* Problems to work on *
1 – In the text on pastor sabbaticals, write out the passage from "The Battle Wounded" up to and including "leave of absence.", swapping "burnout" for "exhaustion".
2 – List every percentage figure in the statistics of the text on pastor sabbaticals.

-- start Page excerpt --

Does Your Church Have a Sabbatical Leave Policy?

The role of pastor is extremely stressful. In effect, he/she is never off duty. This long-term stress takes a toll emotionally, spiritually and physically. Churches that want to keep their pastor for many years must provide him/her with a season of rest. I recommend that all full-time pastors and staff receive a three-month paid sabbatical every six or seven years.

The Battle Wounded …

Consider the following statistics[i]:

  • 23 percent of pastors have been fired or pressured to resign at least once in their careers.
  • 25 percent of pastors don’t know where to turn when they have a family or personal issue.
  • 45 percent of pastors say that they have experienced depression or burnout to the extent that they needed to take a leave of absence.
  • 56 percent of pastors’ spouses say that they have no close friends.
  • 70 percent don’t have any close friends.

-- end Page excerpt --
-- start Available data --

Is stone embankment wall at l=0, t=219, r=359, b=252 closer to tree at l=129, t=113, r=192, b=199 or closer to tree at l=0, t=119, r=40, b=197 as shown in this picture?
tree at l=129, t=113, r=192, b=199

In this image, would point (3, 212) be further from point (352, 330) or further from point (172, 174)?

-- end Available data --

* Answer set *
1 –
The Battle Wounded …

Consider the following statistics[i]:

  • 23 percent of pastors have been fired or pressured to resign at least once in their careers.
  • 25 percent of pastors don’t know where to turn when they have a family or personal issue.
  • 45 percent of pastors say that they have experienced depression or exhaustion to the extent that they needed to take a leave of absence.

2 – 23 percent, 25 percent, 45 percent, 56 percent, 70 percent